→ EXERCISE DESCRIPTION
Your output should match the listing below word for word, without any images.

→ DATA SEGMENT
________
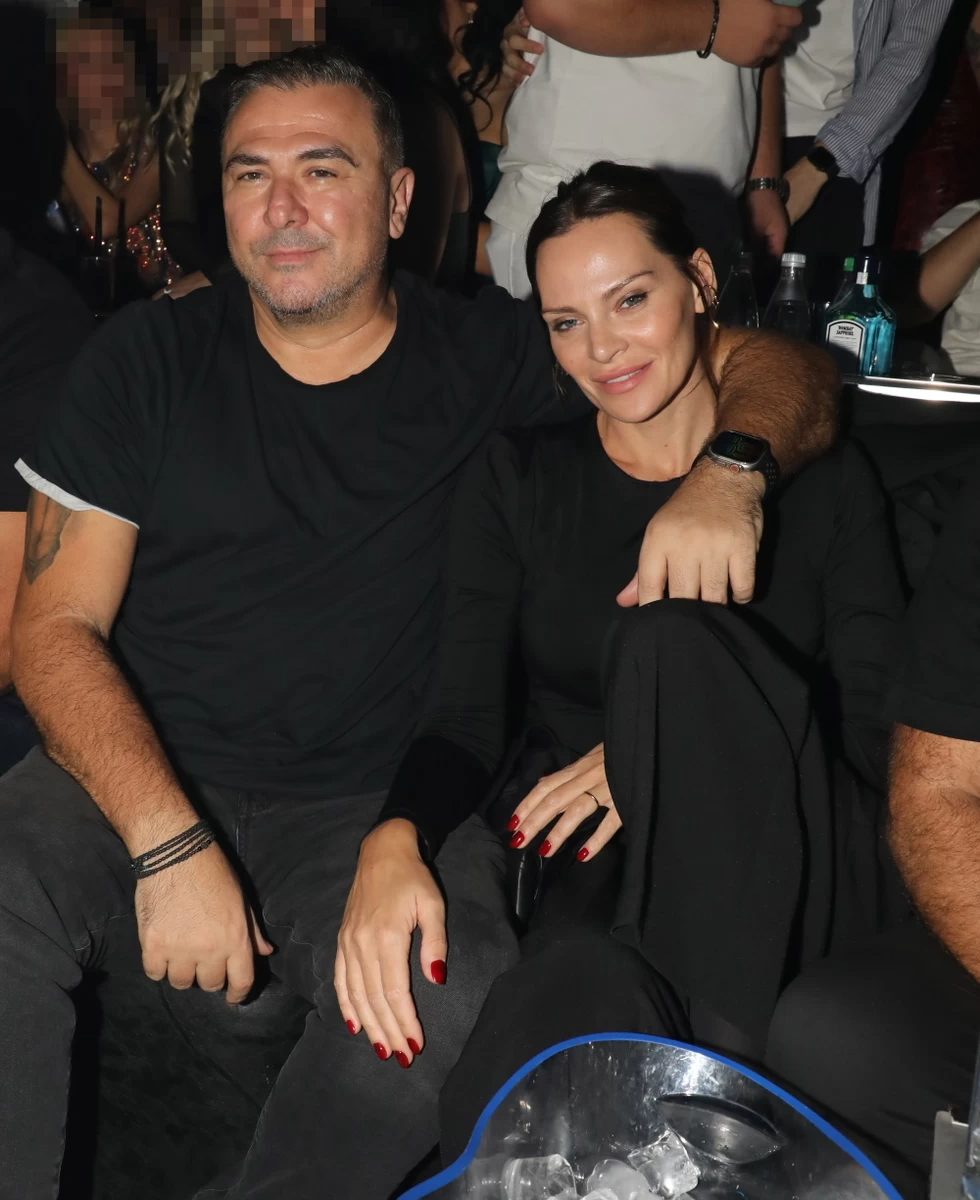 Η κομψή εμφάνιση της Υβόννης Μπόσνιακ 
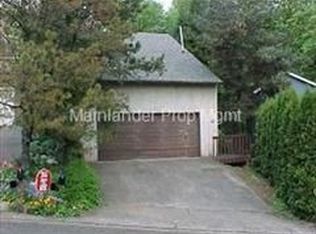 8 Saint Helens Cir, Lake Oswego, OR 97035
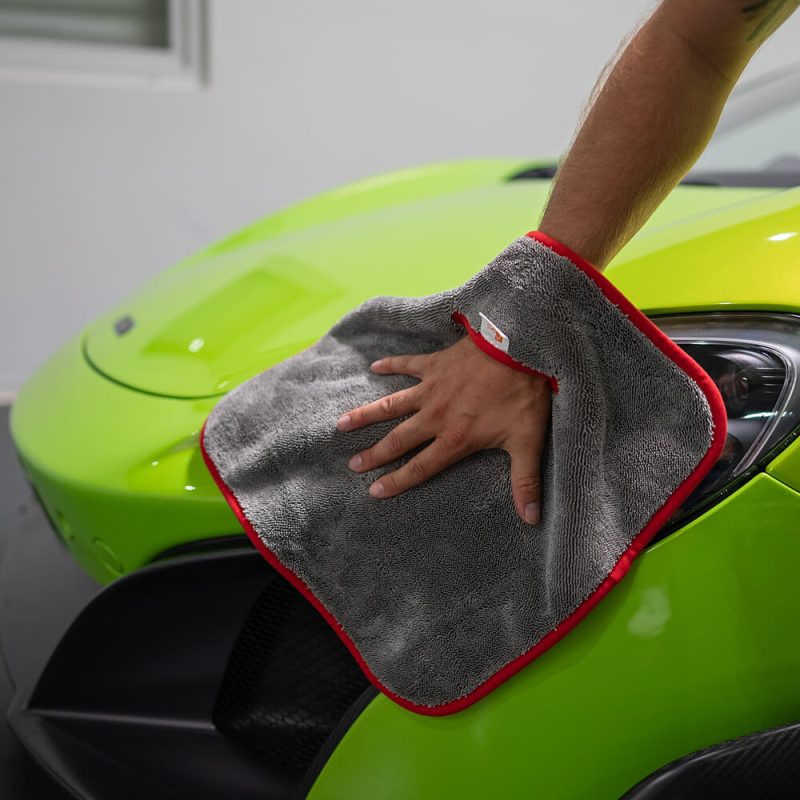 Ein grünes Auto wird mit dem Tuch One-Cut-Twisted geputzt.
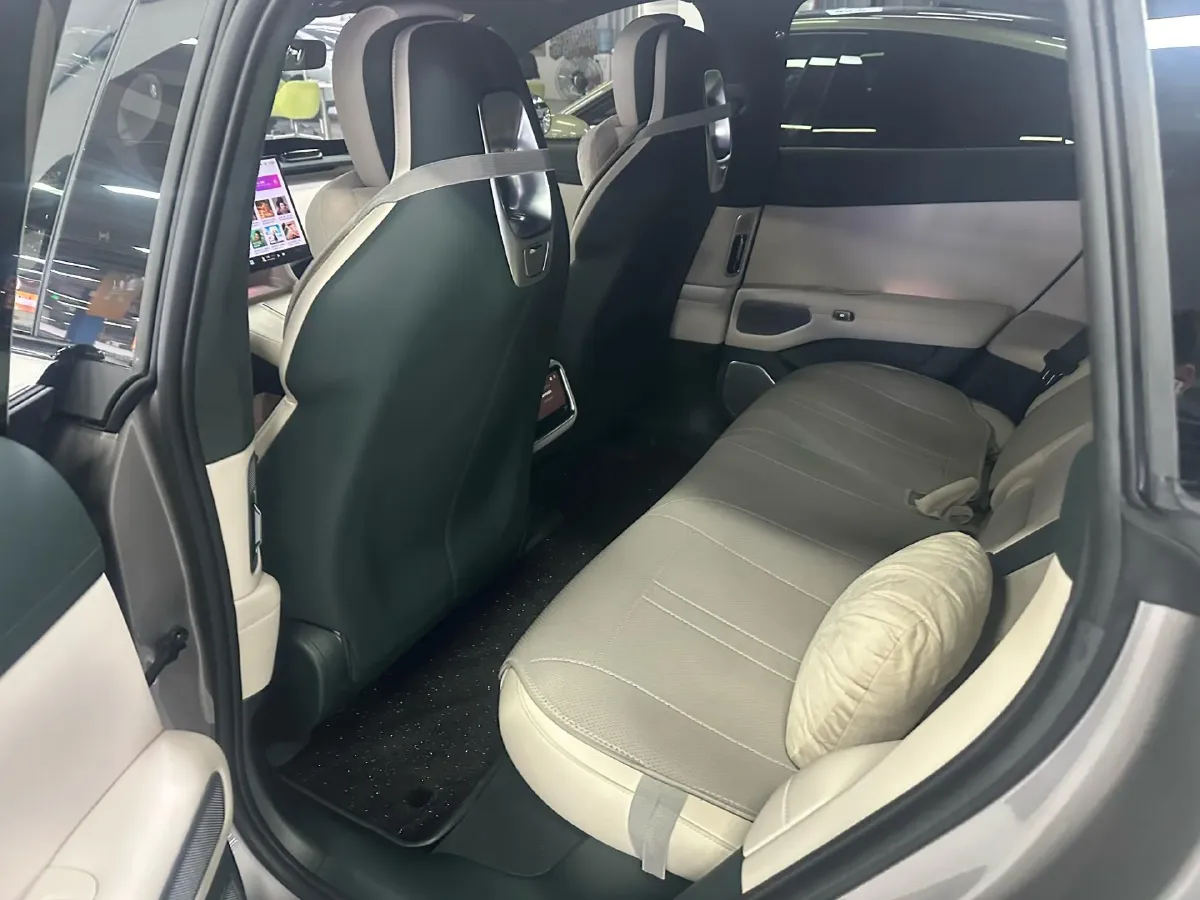 2025 MI YU7 BEV 101.7KWH,autocango,china used car exporter,china ev exporter,chinese used car exporter,chinese used ev exporter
________
→ ANSWER FOR THIS EXERCISE
 Η κομψή εμφάνιση της Υβόννης Μπόσνιακ 
 8 Saint Helens Cir, Lake Oswego, OR 97035
 Ein grünes Auto wird mit dem Tuch One-Cut-Twisted geputzt.
 2025 MI YU7 BEV 101.7KWH,autocango,china used car exporter,china ev exporter,chinese used car exporter,chinese used ev exporter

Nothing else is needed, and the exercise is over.